Key result: Plant breeders have made significant progress towards transfer of blackleg resistance from the B. carinata genome into B. napus canola.
Project title, Principal investigator: “Molecular cytogenetics of blackleg resistance in the Brassica B-genome, and introgression of resistance into B. napus through recurrent backcrossing,” Habibur Rahman, Department of Agricultural, Food and Nutritional Science, University of Alberta
Canola breeding programs have utilized Rlm3 genes for resistance to the common blackleg (Leptosphaeria maculans) pathotypes on the Prairies. However, this resistance was found ineffective against the newly emerging pathotypes, such as PG3, PG4 and PGt. As a result, researchers are working to identify new sources of resistance and incorporate those genes into canola.

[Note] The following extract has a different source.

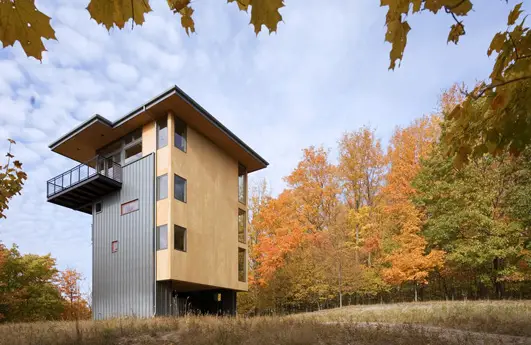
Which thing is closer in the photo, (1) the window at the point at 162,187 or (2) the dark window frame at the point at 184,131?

At the University of Alberta, the canola breeding program has focused on incorporating disease resistance from Brassica carinata into Brassica napus canola. Among the three Brassica genomes (A, B and C), the A and C genomes, which are present in canola B. napus, are much closer to each other than to the B genome. Because the B genome, which is present in B. carinata, is very distant from the A and C genomes, this makes the introgression of a gene from the B genome into A or C genome of B. napus a challenging task.
The resistance in B. carinata to the more virulent PG4 blackleg pathotype is believed to be under the control of more than one gene. As a result, the introgression of multiple genes from the B to the A/C genome may be needed for PG4-type resistance in B. napus. Identification of the B-genome chromosomes of B. carinata carrying the resistance genes will be a step forward to achieving the goal.
The objectives of this research were:
1. To identify the B-genome chromosome(s) of B. carinata carrying resistance to blackleg PG4-type isolate through molecular cytogenetic study and application of double-haploid (DH) technology, and
2. To transfer this resistance into the A/C genome of B. napus.
Of the total of 661 double-haploid (DH) lines produced and 405 lines tested for cotyledon and adult-plant resistance to PG4- and PGt-type isolates, more than 20 per cent carried adult-plant resistance while the occurrence of cotyledon resistance was low (about two per cent of plants). The occurrence of adult-plant resistance in 77 backcross-derived pedigree families was also similar to the level of resistance found in the DH population. The chromosome B3 or B7 alone was not able to confer strong adult-plant resistance, but the presence of these two chromosomes exerted greater resistance in the plants.
Number of DH lines carrying cotyledon (upper) and adult-plant (lower) resistance to L. maculans PG4-type isolate #290CDN and PGt-type isolate #BL05-08
Molecular marker analysis also indicated that some of the lines may lack the B genome chromosomes, but low seed set in these plants indicate that fragments of B chromosome(s) might be present in these plants. These lines are currently being tested in Australia for resistance to this disease. Given the complexity of this research project, the plant breeders made significant progress towards introgression of PG4- and PGt-type resistance from the B genome of B. carinata into B. napus canola.